>> start GIVEN RECORDS

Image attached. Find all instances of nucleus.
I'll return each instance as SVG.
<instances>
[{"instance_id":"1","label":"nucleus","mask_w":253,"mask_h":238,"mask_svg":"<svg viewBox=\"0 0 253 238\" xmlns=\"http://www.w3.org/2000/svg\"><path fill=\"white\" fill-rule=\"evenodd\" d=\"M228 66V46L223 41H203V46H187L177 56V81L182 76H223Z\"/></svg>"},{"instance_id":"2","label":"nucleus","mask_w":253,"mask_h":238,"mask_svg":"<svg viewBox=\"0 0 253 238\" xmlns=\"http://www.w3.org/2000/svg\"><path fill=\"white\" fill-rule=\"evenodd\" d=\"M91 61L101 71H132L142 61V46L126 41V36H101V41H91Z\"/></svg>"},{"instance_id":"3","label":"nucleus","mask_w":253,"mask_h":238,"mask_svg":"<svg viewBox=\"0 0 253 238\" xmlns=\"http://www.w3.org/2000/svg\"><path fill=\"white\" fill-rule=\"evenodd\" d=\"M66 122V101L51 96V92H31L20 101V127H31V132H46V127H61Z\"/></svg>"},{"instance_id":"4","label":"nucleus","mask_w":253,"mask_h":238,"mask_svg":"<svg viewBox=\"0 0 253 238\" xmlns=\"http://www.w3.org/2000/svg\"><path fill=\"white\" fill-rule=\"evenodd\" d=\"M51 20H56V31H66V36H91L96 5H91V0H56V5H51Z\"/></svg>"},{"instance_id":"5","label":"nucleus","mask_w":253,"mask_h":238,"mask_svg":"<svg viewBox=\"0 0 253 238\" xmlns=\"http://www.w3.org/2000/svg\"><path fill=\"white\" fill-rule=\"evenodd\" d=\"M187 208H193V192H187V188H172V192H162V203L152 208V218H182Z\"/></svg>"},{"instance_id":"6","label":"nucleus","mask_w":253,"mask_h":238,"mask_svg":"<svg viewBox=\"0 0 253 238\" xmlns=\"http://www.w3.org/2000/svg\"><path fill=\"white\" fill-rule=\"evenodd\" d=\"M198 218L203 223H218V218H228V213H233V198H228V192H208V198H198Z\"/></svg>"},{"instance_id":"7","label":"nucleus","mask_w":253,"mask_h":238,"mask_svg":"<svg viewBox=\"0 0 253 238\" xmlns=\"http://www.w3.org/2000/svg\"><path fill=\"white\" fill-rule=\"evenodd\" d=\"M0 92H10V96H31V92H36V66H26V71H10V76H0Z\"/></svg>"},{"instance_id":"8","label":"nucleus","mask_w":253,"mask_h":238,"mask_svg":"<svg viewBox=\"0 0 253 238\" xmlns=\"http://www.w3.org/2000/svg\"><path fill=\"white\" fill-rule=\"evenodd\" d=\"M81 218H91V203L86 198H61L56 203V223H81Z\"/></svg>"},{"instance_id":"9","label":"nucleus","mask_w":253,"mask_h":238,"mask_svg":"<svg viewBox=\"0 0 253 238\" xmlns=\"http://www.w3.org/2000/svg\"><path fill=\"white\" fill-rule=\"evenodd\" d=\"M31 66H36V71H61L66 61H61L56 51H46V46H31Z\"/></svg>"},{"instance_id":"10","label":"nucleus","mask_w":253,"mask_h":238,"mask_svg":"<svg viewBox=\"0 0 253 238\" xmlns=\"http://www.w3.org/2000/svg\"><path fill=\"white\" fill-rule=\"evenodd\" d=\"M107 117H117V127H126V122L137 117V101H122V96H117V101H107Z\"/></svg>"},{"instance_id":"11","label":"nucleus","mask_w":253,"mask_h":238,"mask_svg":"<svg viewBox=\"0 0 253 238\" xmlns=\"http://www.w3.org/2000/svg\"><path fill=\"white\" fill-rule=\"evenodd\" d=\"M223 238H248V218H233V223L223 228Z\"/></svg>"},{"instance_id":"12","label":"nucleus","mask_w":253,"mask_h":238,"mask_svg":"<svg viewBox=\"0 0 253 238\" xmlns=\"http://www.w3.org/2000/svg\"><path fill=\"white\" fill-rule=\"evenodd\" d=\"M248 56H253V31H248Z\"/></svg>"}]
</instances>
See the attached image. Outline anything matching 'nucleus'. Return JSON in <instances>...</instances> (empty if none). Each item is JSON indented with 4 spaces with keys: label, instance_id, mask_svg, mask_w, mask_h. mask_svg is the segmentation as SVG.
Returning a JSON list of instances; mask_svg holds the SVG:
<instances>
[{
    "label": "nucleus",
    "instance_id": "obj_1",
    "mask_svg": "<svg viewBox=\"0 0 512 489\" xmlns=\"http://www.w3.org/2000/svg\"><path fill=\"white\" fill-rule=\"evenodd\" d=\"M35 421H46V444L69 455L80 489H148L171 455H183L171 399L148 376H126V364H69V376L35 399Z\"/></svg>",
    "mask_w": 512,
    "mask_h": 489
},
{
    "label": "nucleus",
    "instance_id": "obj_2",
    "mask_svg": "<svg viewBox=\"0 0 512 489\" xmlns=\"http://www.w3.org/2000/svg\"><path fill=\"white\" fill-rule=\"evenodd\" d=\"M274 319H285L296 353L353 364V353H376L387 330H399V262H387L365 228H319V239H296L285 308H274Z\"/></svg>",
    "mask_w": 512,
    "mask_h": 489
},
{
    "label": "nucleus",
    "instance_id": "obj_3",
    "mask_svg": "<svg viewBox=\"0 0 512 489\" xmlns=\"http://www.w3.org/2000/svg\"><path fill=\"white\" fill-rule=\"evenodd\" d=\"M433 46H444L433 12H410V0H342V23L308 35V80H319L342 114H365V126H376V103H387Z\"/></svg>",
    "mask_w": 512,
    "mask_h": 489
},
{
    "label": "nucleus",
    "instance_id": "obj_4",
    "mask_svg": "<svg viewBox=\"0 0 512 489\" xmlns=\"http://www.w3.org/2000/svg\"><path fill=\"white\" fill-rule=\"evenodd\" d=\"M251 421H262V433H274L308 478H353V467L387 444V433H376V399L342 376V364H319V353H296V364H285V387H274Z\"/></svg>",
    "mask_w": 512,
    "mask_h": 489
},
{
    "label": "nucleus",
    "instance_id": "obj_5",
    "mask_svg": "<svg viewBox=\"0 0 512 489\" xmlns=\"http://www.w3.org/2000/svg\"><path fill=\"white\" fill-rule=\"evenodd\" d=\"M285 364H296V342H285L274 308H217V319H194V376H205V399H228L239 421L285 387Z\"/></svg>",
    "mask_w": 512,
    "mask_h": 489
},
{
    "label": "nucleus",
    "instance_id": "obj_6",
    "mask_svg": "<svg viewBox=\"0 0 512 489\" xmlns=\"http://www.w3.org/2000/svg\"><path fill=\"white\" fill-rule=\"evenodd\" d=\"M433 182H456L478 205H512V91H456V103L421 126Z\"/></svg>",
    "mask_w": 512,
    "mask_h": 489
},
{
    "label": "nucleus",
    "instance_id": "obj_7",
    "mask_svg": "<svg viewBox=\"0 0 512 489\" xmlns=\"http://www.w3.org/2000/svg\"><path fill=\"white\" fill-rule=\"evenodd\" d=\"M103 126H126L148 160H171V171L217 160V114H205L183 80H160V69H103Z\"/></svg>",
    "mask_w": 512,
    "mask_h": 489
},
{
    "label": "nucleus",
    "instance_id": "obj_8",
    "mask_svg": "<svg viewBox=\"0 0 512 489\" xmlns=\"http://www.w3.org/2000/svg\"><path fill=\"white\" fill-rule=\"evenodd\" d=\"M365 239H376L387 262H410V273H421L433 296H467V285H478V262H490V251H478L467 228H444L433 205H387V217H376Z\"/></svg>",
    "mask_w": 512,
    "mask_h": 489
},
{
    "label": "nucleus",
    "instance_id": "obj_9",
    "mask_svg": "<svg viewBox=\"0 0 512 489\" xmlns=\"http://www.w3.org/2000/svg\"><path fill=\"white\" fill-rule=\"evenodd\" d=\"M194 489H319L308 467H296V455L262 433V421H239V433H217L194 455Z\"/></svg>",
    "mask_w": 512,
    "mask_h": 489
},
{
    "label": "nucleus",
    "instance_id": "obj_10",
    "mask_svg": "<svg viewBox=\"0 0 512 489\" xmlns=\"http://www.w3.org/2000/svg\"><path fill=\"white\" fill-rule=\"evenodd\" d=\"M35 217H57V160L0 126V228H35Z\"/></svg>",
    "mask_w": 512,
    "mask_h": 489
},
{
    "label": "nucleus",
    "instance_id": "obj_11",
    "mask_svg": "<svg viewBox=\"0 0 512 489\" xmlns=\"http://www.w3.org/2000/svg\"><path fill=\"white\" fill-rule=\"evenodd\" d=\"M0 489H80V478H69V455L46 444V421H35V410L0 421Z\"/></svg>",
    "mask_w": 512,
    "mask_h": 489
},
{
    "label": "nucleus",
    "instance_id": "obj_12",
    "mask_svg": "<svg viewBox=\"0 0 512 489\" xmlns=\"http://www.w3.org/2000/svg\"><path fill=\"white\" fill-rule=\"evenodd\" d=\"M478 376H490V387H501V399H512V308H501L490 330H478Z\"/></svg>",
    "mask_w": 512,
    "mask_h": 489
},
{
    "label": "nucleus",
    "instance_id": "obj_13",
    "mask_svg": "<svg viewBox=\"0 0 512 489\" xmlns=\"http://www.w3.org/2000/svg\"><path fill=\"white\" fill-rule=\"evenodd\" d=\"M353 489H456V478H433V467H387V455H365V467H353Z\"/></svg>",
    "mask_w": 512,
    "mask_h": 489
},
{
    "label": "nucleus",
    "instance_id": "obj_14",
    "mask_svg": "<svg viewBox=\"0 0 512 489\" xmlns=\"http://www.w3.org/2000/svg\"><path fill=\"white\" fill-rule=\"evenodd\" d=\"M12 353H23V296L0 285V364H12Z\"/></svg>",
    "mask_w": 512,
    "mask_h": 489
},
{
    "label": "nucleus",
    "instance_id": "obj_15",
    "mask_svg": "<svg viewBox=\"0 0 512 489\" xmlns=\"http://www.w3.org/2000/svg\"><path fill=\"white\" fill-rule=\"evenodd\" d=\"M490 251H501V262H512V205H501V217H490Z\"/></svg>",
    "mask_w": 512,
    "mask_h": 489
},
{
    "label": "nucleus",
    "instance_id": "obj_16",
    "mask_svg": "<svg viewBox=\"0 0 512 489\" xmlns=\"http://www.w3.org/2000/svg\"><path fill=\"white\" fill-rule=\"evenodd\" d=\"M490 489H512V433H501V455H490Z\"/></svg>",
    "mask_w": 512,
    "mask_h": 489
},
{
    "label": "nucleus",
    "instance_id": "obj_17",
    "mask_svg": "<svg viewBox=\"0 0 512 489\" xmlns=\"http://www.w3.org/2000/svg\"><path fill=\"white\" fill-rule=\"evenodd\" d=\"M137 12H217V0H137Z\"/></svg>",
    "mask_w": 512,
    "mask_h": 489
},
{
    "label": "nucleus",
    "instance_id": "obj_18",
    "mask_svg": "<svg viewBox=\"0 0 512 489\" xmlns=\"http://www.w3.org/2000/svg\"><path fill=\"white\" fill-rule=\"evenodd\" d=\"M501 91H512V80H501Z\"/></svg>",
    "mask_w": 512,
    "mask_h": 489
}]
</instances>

>> end GIVEN RECORDS

* REQUEST *
State how many lines in the entries above contain the string "instances". Give only the number.

* RESULT OF THE EXERCISE *
7